Note 3 Business acquisitions, page F-12

 

6. We note that you acquired Yingxi Industrial Chain Investment Co., Ltd (“Yingxi HK”) on December 10, 2016. It appears that this may be a significant acquisition based on the purchase price. Tell us how you applied the guidance in Rule 8-04 of Regulation S-X in evaluating whether you are required to include audited consolidated financial statements of Yingxi HK and its subsidiaries.

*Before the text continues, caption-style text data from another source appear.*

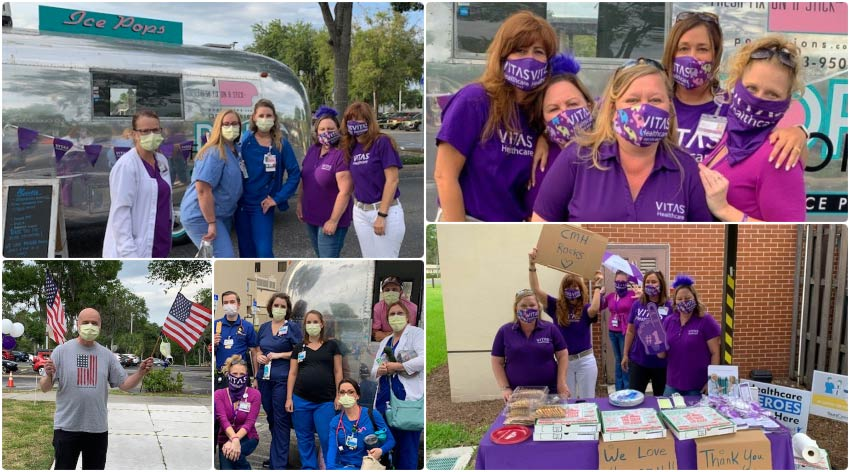 A collage of VITAS team members showing their thanks, with healthcare staff at the ice pop truck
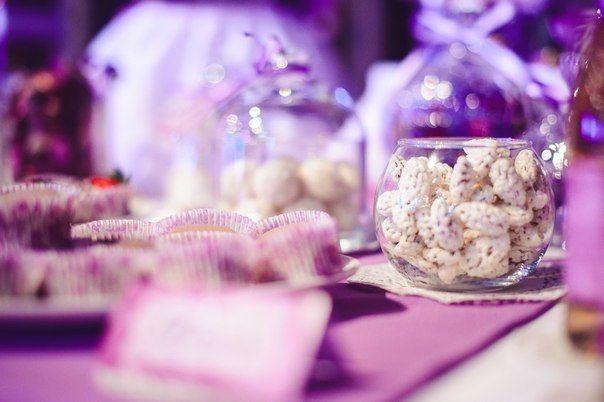 Фото 6586946 в коллекции Чудесные candy bars - Студия декора и флористики  - Malina group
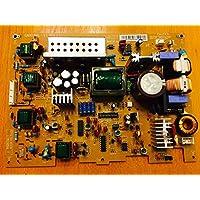 Tally Printronix Xerox Printer Power Supply Board SMPS-V2_HVPS 110V P/N 400085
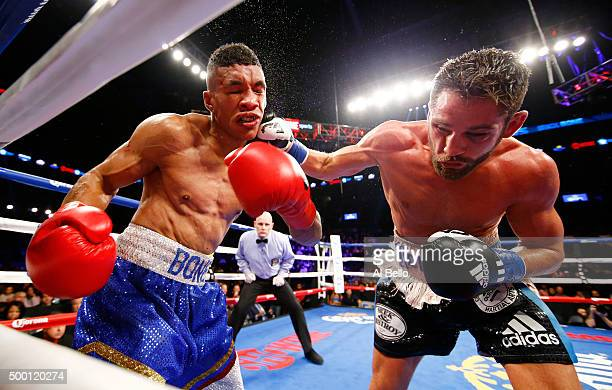 Chris Algieri lands a right to Erick Bone of Ecuador during their Welterweight bout on December 5 2015 in the Brooklyn borough of New York City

Also tell us how you considered the guidance in Article 11 of Regulation S-X in determining if pro forma financial information reflecting the acquisition is required.

 

Response: In response to the Staff’s comment, the Company ultimately concluded that the provisions of Rules 8-04 of Regulation S-X in connection with the audited consolidated financial statements and Article 11 of Regulation S-X in connection with the pro forma financial information are not applicable to our acquisition of Yingxi Industrial Chain Investment Co., Ltd (“Yingxi HK”).

 

The Company has considered the following factors to reach its conclusion:

 

(1)       In assessing whether financial statements of Yingxi HK and its subsidiaries were required by Rule 8-04 of Regulation S-X, the Company first determined that whether Yingxi was constituted as a “registrant” at the time when Yingxi acquired Yingxi HK. Addentax Group Corp. (“ATXG”) is the registrant and qualifies as a “smaller reporting company,” as defined in Item 10(f)(1) of Regulation S-K. The completion and effective date of the RTO was September 25, 2017 as contemplated in the share exchange agreement dated December 28, 2016. In making the assessment, we considered that Rule 8-04 and Article 11 of Regulation S-X are only to be applied to the ATXG until the RTO was completed on September 25, 2017 that Yingxi was deemed to become the registrant. Yingxi acquired Yingxi HK on December 15, 2016, which we believe Yingxi was not considered to be the registrant and the Regulation S-X was not applicable to Yingxi’s acquisition.

 

   
 

 

(2)       The Company notes that in Rule 8-04(c)(1) of Regulation S-X, “The separate audited balance sheet of the acquired business is not required when the smaller reporting company’s most recent audited balance sheet filed is for a date after the acquisition was consummated.” Yingxi HK was acquired by Yingxi on December 15, 2016, whereas Yingxi’s most recent audited balance sheet filed in the Form 8-K/A was December 31, 2016, which is for a date after the acquisition was consummated. Based upon the Company’s determination that the Yingxi met this rule and the Company believed that audited consolidated financial statements of Yingxi HK and its subsidiaries and the pro forma information reflecting the acquisition were not required.

 

(3)       The Company understand that clearly financial disclosure regarding acquired businesses is important for an investor to understand the impact of transactions. The Company considers the acquisition of Yingxi HK did not significantly change the Company’s financial condition, results of operation, liquidity and future prospects with the Yingxi’s consolidated financial statements as of December 31, 2016 included in the Form 8-K/A. Yingxi was a holding company without operations as of December 31, 2016, and that the consolidated financial statements as presented were mainly the financial position and results of Yingxi HK and its subsidiaries that were being consolidated into Yingxi since the acquisition date beginning December 15, 2016. The Company believes that to include the audited consolidated financial statements of Yingxi HK and its subsidiaries and pro forma information under the current requirements in Rule 8-04 and Article 11 of Regulation S-X were not that useful to the investors.

 

Based on the above evaluation and application of the guidance in Rule 8-04 of Regulation S-X, the Company concluded that the audited consolidated financial statements of Yingxi HK and its subsidiaries are not required to be included. Additionally, we considered the guidance in Article 11 of Regulation S-X and determined that pro forma financial information reflecting the acquisition is also not required.